#### What to produce
In the Series documentation excerpt below, what is item() equivalent to when no index is provided?

We can then pass any supported library such as pandas, Polars, or PyArrow to agnostic_is_unique:

>>> agnostic_is_unique(s_pd)
0    False
1     True
2     True
3    False
dtype: bool

>>> agnostic_is_unique(s_pl)
shape: (4,)
Series: '' [bool]
[
    false
     true
     true
    false
]
>>> agnostic_is_unique(s_pa)
<pyarrow.lib.ChunkedArray object at ...>
[
  [
    false,
    true,
    true,
    false
  ]
]

item(index=None)

Return the Series as a scalar, or return the element at the given index.

If no index is provided, this is equivalent to s[0], with a check that the shape is (1,). With an index, this is equivalent to s[index].

Returns:

Type	Description
Any	The scalar value of the Series or the element at the given index.

Examples:

>>> import pandas as pd
>>> import polars as pl
>>> import pyarrow as pa
>>> import narwhals as nw
>>> from narwhals.typing import IntoSeries

Let's define a dataframe-agnostic function that returns item at given index

>>> def agnostic_item(s_native: IntoSeries, index=None):
...     s = nw.from_native(s_native, series_only=True)
...     return s.item(index)

We can then pass any supported library such as pandas, Polars, or PyArrow to agnostic_item:

>>> (
...     agnostic_item(pl.Series("a", [1]), None),
...     agnostic_item(pd.Series([1]), None),
...     agnostic_item(pa.chunked_array([[1]]), None),
... )
(1, np.int64(1), 1)

>>> (
...     agnostic_item(pl.Series("a", [9, 8, 7]), -1),
...     agnostic_item(pl.Series([9, 8, 7]), -2),
...     agnostic_item(pa.chunked_array([[9, 8, 7]]), -3),
... )
(7, 8, 9)

len()

Return the number of elements in the Series.

Null values count towards the total.

Returns:

Type	Description
int	The number of elements in the Series.

Examples:

>>> import pandas as pd
>>> import polars as pl
>>> import pyarrow as pa
>>> import narwhals as nw
>>> from narwhals.typing import IntoSeries

>>> data = [1, 2, None]
>>> s_pd = pd.Series(data)
>>> s_pl = pl.Series(data)
>>> s_pa = pa.chunked_array([data])

Let's define a dataframe-agnostic function that computes the len of the series:

>>> def agnostic_len(s_native: IntoSeries) -> int:
...     s = nw.from_native(s_native, series_only=True)

#### Supplied data
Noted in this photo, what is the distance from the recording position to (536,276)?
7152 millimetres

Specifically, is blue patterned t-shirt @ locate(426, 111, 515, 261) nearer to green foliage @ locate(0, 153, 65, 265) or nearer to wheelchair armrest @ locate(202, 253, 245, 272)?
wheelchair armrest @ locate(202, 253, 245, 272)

#### Finished task
It is equivalent to s[0], with a check that the shape is (1,).